In reviewing the denial of the variance, the Court noted that factual findings of the ZBA are presumed to be lawful and reasonable, and that the burden is on the person challenging the decision to prove that the ZBA decision was unreasonable. The superior court may take additional evidence on appeal to assist it in evaluating the action of the ZBA. However, in this case, the superior court had not done so, and had ruled “the ZBA’s explanation for why the application failed to satisfy the variance criteria are not fully developed and in some instances do not state a definitive conclusion.” The Supreme Court found that it was within the superior court’s authority to vacate the ZBA decision and remand it for clarification. “A remand to permit clarification does not necessarily mean that the court is either ordering the ZBA to make findings or finding error where findings are absent. Nor does it mean that the court has reversed the ZBA’s decision. It simply means that the court opts not to reach the merits of the appeal because it is uncertain as to the board’s rationale or conclusions.” Presumably, once clarification is obtained, the superior court may evaluate the reasonableness of the ZBA’s decision. The Court also noted that the scope of this remand to the ZBA was limited to an opportunity for the ZBA to clarify its decision based on the pre-existing record before it. The remand “is not an opportunity for the Town, the abutters or any other party to enlarge the record or to introduce new evidence or testimony.”

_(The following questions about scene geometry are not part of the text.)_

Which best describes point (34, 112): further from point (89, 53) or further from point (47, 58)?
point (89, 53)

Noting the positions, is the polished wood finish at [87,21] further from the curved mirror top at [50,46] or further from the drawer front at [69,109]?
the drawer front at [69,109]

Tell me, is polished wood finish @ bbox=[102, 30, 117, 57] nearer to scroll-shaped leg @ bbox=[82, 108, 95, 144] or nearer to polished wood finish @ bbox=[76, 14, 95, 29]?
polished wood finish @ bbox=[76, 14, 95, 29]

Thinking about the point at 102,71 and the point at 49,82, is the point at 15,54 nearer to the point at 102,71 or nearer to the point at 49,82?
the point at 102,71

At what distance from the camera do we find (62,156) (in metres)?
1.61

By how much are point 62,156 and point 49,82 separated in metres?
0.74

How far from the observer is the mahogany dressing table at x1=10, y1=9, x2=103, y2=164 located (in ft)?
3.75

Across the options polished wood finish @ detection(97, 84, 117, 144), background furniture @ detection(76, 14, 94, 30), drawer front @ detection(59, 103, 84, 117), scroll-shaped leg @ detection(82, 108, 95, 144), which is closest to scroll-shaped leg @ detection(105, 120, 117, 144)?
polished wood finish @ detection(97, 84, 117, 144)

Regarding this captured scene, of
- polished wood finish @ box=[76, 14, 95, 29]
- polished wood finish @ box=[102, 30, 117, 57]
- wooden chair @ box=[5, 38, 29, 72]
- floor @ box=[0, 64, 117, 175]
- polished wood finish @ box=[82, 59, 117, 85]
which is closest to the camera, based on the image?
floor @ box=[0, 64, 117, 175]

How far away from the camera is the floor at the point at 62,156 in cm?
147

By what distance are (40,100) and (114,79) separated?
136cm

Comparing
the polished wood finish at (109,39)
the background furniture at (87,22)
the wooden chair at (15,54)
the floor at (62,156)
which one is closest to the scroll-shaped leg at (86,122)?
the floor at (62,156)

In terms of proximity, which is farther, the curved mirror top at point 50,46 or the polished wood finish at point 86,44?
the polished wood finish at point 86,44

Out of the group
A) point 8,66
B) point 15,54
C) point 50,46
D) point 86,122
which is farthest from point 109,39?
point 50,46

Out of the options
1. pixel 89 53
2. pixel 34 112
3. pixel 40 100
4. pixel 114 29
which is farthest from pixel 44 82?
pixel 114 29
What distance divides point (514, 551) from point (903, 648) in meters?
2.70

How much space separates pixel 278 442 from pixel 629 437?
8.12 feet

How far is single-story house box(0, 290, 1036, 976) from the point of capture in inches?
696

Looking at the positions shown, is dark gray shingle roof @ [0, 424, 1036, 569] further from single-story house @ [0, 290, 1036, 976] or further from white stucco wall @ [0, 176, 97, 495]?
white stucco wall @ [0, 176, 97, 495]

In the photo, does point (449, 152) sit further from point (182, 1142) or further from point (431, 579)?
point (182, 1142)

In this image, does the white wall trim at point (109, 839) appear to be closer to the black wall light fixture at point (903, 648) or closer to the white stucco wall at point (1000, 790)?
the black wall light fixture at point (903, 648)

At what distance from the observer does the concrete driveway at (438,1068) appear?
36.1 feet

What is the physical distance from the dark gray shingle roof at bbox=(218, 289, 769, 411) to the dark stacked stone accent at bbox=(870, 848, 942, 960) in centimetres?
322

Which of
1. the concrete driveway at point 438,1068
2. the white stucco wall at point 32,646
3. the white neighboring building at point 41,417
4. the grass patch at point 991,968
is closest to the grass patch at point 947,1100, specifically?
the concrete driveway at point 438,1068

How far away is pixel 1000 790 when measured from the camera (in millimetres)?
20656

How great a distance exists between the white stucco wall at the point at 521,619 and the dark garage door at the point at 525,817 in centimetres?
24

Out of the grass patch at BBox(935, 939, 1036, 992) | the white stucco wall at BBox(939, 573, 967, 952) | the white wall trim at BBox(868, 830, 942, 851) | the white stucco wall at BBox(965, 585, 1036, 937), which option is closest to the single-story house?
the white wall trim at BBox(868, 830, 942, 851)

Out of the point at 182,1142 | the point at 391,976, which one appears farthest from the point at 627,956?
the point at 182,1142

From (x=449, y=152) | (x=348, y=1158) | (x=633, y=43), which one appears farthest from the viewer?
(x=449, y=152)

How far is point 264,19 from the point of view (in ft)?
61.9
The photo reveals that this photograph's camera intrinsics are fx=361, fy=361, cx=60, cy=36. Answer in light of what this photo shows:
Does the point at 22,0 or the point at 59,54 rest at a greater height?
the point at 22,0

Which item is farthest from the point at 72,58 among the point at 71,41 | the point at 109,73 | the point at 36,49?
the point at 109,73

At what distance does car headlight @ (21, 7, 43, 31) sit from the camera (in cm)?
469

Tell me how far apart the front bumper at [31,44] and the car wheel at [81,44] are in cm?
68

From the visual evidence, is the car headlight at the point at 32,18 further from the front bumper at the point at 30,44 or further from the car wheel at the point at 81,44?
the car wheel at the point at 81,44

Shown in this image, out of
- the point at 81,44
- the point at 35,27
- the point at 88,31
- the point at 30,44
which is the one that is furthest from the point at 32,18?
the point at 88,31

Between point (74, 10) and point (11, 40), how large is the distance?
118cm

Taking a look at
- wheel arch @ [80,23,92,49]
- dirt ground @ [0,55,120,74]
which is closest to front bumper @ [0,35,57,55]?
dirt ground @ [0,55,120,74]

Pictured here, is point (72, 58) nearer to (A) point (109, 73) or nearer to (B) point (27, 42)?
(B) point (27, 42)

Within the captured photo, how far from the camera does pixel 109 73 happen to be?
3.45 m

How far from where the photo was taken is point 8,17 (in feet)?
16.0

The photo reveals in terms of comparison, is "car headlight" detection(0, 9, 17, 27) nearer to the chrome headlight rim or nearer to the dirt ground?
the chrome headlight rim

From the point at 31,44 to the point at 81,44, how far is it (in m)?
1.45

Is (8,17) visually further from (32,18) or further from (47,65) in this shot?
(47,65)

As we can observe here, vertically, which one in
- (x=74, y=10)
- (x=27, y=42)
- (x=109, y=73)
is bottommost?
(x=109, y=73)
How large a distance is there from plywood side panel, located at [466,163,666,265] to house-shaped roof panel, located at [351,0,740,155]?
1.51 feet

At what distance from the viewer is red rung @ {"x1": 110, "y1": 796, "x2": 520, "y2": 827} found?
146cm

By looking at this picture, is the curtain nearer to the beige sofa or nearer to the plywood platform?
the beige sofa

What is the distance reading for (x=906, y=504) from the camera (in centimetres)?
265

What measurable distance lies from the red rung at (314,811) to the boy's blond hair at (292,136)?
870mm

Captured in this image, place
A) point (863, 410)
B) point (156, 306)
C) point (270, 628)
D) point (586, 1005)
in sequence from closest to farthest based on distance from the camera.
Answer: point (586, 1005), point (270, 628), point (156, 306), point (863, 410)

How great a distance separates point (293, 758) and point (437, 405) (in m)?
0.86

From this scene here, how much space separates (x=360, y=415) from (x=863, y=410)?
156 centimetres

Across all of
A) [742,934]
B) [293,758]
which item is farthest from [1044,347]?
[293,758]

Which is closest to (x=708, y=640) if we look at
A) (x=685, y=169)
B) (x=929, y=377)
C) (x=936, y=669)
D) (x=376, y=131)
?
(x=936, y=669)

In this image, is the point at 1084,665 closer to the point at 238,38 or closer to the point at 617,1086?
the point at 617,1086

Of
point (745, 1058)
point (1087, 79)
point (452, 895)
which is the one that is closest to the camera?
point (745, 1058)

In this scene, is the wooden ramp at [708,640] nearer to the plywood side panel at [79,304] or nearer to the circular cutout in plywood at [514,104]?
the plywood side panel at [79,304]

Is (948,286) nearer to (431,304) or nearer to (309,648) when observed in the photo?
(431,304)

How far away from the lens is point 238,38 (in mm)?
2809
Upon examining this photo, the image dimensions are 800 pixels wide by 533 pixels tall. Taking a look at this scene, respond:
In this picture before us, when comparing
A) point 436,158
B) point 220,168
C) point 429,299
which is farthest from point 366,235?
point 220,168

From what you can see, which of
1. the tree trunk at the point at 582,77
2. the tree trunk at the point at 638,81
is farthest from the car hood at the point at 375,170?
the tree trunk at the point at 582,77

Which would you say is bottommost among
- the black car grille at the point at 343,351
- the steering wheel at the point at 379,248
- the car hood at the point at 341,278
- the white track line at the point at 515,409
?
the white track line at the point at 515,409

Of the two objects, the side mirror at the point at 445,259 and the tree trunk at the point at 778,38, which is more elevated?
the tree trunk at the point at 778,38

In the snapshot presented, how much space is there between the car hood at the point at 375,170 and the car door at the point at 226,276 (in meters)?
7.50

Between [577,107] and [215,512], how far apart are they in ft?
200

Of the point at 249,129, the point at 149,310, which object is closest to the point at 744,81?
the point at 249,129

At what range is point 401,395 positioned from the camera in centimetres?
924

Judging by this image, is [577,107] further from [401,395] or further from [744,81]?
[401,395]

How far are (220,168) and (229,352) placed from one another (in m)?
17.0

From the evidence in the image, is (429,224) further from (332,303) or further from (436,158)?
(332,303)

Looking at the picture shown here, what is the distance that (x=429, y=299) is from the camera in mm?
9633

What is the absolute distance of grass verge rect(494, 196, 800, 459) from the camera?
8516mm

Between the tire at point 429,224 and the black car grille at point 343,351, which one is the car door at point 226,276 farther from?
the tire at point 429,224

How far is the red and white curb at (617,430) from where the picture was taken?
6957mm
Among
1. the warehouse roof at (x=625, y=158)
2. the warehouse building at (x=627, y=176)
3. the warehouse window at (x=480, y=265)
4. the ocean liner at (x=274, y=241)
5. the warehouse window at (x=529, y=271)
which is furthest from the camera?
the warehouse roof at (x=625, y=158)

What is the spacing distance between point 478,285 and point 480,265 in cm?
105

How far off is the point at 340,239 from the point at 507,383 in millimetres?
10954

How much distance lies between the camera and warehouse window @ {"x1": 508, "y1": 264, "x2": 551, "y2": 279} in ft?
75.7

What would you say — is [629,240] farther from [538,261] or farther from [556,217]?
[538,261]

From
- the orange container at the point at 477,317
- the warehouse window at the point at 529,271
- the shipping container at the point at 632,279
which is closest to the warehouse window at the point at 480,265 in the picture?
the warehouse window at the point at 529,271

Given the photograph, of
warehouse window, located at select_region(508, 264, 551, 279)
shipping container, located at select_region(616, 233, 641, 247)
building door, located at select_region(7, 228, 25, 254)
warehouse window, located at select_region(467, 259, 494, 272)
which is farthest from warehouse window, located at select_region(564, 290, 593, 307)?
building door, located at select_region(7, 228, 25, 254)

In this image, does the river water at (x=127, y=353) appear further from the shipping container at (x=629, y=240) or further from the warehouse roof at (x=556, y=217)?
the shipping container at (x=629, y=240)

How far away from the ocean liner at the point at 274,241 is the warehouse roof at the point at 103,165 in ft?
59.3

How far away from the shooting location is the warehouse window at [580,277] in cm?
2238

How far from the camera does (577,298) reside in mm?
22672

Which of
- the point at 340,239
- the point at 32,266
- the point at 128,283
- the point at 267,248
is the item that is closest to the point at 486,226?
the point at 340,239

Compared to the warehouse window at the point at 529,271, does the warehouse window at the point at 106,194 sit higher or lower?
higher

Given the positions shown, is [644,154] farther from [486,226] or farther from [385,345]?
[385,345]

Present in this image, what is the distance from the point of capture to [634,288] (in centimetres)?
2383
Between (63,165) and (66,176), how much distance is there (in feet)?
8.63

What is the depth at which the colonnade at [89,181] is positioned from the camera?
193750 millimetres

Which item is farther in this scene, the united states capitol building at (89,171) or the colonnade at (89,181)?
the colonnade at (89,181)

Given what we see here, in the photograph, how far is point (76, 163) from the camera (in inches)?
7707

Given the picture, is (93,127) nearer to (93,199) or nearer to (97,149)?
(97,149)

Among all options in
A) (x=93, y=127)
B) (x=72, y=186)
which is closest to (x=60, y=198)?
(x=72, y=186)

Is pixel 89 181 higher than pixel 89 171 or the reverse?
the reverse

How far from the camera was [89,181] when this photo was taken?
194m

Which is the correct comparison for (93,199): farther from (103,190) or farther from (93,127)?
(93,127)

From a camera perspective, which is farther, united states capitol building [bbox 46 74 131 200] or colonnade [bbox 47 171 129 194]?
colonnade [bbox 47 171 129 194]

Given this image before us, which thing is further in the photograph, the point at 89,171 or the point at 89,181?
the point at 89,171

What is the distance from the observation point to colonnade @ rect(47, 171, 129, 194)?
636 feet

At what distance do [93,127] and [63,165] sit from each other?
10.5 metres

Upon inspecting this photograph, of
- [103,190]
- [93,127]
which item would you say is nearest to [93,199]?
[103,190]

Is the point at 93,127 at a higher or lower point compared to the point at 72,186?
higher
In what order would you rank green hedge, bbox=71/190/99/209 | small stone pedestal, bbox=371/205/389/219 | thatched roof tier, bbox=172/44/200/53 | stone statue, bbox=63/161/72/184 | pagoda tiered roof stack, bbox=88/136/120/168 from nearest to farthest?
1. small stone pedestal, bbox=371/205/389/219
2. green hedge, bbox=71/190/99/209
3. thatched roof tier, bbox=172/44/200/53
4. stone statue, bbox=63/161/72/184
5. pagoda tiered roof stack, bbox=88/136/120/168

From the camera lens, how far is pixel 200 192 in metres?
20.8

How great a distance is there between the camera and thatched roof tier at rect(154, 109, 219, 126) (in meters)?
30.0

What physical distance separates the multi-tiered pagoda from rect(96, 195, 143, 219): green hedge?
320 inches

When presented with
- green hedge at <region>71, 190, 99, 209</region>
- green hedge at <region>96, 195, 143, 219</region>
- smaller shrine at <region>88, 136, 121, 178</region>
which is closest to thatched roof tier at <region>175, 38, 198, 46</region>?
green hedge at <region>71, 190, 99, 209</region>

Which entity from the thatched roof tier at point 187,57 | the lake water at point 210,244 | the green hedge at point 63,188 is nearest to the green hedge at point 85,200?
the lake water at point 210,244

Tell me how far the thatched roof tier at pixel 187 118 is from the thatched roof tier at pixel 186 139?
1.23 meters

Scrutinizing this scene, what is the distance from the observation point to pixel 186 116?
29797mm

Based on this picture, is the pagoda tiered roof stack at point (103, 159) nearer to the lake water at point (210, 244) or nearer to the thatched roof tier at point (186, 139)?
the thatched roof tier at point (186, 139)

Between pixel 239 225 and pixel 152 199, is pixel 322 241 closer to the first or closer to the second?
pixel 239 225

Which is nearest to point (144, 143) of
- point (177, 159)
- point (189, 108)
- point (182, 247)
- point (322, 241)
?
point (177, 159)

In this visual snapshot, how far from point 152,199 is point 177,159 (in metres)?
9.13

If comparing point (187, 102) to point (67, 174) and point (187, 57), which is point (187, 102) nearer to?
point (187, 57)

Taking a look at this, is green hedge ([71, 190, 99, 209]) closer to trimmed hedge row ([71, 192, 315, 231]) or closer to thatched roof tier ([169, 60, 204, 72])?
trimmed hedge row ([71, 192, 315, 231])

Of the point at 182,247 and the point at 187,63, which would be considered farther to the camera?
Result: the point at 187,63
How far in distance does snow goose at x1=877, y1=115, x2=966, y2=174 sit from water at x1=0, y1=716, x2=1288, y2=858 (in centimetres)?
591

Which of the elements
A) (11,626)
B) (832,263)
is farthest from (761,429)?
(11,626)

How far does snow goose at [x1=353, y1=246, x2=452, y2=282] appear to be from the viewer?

Interestingly, in a discussion of what the superior court meant by its statement that the ZBA decision was “under developed,” the Supreme Court stated that the remand was only proper if the superior court had intended to say that the decision needed clarification. On the other hand, the Court stated that if the superior court had reversed the ZBA’s decision because it found the decision lacked findings, that ruling was incorrect. “Although disclosure of specific findings of fact by a board of adjustment may often facilitate judicial review, the absence of findings, at least where there is no request therefore, is not in and of itself error.”
This holding appears to mean that if a ZBA fails to include findings of fact in its decision either to approve or to deny an application or appeal, that failure alone does not constitute “error” in the decision. It is unclear how the Court intends ZBAs to respond to this ruling in light of the statutory requirement that local land use boards denying an application “shall provide the applicant with written reasons for the disapproval.” RSA 676:3, I. Until the issue is clarified, it is still advisable for ZBAs to follow this statute and also to ensure that the record accurately reflects the factual basis for the board’s decisions. The board will still be required to present findings of fact if requested, and an “unclear” decision may result in a time-consuming remand for further clarification.
The plaintiffs also claimed that the superior court should have evaluated and ruled on the denial of the building permits, particularly the issue of whether or not the proposed structures were permitted uses. The Supreme Court agreed and remanded this issue back to the superior court for a decision, noting that the resolution of this issue might make it unnecessary for the plaintiffs to seek a variance at all if the superior court found that the structures were, in fact, permitted uses.